**EXCERPT**
• • • • •

Don waterways are the cradle of the Russian nation and its original culture, an integral part of Russia’s history. Hundreds of nomadic and commercial routes permeated the Don land and here Cossacks would raise their villages or settlements. Cossacks stayed on the Don even in times of Tartar Yoke, but were later pushed up north by Tartars to the very White Sea coast. Yet in the first half of XVI century Cossacks started gradually coming back to the Don. Cossacks are inextricably bound up to the Don, one of Europe’s oldest and quietest rivers.
Don’s grandeur and force are rendered in the first installation that welcomes passengers and visitors to the airport on a 12-meter screen beaming a 4-minute commercial titled “A Flight over the Don”. The video was specifically filmed for the museum as the filming crew was traveling down the Don in their boat for two days: almost from the estuary to the influx into the Azov Sea. This multimedia programme was produced using state of the art cine equipment – in particular, the world’s most powerful quadcopter capable of lifting heavy shooting equipment; ReadWeapon camera with ultrahigh 8K resolution, 16 times higher than in modern HD screens. Thanks to the highest image quality and motion dynamics, the full immersion effect is created.
Free spirits of the South
A short film about free Cossack spirits is demonstrated on a closed panoramic screen, with riders saddling their horses and dashingly galloping across the boundless prairie. The spirit of fraternity cemented by ages of hard but hang-loose prairie living shaped the original Cossack character and social patterns. Being freedom-loving folks by nature, Cossacks of the Don would buttress the Russian statehood as a secure foothold. Cossack communities and forces were led by elected chieftains or atamans, Matvey Platov being most famous of them.
The programme’s key idea was in rendering the atmosphere of Cossack freedom, social cohesion and fraternity visually and emotionally. The installed screen perimeter is 28 meters plus. This is one of the largest LED panels in Russia.
The war of 1812
Cossacks have always been indispensable in combat and very good at rapid and sudden raids: during many centuries they developed their own method of launching an offensive, called “lava” or cavalry charge – a spontaneous, impromptu tactic.

• • • • •

**ENTRIES SHOWN**
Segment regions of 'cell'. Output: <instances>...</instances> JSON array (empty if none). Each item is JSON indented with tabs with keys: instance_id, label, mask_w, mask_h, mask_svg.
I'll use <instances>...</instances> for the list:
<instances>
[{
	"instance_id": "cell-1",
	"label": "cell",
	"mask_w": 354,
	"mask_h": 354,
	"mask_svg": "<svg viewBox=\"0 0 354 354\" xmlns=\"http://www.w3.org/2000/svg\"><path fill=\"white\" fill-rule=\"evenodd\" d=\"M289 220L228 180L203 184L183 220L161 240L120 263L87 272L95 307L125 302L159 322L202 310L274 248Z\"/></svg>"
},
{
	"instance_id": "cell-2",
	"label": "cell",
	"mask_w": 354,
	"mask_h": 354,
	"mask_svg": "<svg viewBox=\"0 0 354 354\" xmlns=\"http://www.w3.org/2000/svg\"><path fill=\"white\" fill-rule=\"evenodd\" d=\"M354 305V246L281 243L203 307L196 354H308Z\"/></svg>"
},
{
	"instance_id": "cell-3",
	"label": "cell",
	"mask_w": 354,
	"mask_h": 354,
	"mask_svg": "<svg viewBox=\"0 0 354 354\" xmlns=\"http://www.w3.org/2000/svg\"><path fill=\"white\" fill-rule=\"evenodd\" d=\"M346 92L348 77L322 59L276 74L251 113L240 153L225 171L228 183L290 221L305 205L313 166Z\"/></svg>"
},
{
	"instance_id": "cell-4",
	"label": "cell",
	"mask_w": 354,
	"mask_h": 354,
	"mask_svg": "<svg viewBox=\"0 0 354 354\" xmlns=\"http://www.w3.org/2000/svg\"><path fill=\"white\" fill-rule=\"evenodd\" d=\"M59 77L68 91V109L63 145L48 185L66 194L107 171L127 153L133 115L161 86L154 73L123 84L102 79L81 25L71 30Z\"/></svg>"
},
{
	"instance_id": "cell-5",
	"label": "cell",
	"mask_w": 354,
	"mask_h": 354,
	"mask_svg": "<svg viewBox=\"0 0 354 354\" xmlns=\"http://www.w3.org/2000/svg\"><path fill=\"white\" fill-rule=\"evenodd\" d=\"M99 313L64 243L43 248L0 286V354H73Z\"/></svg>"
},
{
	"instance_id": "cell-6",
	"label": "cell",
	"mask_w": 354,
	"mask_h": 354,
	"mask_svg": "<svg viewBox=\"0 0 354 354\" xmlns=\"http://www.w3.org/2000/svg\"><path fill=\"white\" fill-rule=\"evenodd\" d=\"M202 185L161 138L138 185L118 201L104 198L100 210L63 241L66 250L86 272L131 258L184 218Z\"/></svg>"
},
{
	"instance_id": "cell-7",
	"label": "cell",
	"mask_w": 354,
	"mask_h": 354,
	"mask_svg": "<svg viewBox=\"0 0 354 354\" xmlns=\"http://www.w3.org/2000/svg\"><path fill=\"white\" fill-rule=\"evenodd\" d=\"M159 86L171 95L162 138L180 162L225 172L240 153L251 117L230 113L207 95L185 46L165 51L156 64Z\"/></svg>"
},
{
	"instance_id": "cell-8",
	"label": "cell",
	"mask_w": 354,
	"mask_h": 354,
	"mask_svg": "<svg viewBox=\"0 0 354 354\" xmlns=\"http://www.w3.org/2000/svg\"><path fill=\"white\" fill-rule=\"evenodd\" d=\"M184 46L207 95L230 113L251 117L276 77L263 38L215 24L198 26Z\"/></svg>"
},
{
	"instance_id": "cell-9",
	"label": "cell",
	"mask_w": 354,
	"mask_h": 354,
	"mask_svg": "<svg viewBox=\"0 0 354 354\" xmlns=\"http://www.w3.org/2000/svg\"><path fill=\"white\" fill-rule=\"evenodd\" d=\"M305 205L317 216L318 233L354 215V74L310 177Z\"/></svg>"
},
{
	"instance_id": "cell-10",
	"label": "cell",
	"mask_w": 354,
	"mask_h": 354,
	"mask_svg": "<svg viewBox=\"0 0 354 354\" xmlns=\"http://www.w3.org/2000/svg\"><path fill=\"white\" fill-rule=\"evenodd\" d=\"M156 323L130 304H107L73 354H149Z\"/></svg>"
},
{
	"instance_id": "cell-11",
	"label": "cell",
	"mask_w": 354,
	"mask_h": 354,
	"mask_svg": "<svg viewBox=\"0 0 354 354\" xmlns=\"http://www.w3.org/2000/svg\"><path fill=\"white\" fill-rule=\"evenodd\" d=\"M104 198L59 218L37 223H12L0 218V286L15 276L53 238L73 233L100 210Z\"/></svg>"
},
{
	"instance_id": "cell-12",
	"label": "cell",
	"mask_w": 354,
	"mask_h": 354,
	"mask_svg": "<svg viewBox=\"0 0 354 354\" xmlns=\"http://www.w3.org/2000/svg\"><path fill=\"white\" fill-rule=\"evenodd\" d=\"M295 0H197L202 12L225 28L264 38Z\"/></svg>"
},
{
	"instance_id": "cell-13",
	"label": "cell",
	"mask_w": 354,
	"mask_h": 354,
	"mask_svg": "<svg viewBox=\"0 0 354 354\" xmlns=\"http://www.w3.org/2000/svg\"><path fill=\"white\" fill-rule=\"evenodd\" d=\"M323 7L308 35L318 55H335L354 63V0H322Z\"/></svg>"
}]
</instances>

• • • • •

**ASSIGNMENT 1**
Translate this sentence from the text about the Don and its Cossacks into French: "This is one of the largest LED panels in Russia."
**ASSIGNMENT 2**
Write the next part of the text about the Don and its Cossacks, picking up after its final sentence.
The listing has no connection to the text about the Don and its Cossacks.

**EXERCISE RESULT 1**
Il s'agit de l'un des plus grands panneaux LED de Russie.

**EXERCISE RESULT 2**
Cossacks were a centerpiece of all main battles in the war against Napoleon. It is the “flying” corps of chieftain M.I. Platov and Cossack guerilla detachments that chased Napoleon’s Army. One of the battles in the campaign of 1812-1814 is portrayed on a tailor-made canvas.Opposite the canvas are several e-viewfinders: looking into one of these, a spectator gets immersed in a 3D version of the painting and can thoroughly study its fragment, also viewing one of three short animated shows, with heroes of the canvas literally coming to life in the eyes of spectators.
Permeating the ages
The installation includes a large LED screen showing a video presentation devoted to transformation of the Cossack exterior throughout several centuries. 3D full-size human figures slowly revolve round the vertical axis, enabling the viewer to examine all details of their outfit from all angles.
The video programme is accompanied by detailed explanations about the given attire. Visitors can also have their pictures taken in one of the Cossack period costumes using special software built in the interactive panel, and then send their images by email.
The installation is dedicated to two heroes of the Patriotic war 1812, namely Chieftain Platov and Field Marshal Mikhail Kutuzov. Both left a large footprint in European history as most active and successful fighters against Napoleonic expansion. Matvey Platov was commander of the “flying” Cossack corps which eventually turned the orderly retreat of Frenchmen into a debacle. General Field Marshal Mikhail Kutuzov with his cautious and calibrated strategy that helped evade a head-on clash with the Great Army and outwit Napoleon was another true hero of the Patriotic war.
From afar the installation looks like the portraits of two well-known historic figures facing each other. As visitors come nearer, it dawns upon them that the portraits are made of words forming sentences. Coming close to the installation, visitors can read interesting historic evidence. The portraits are printed on a unique, absolutely transparent film.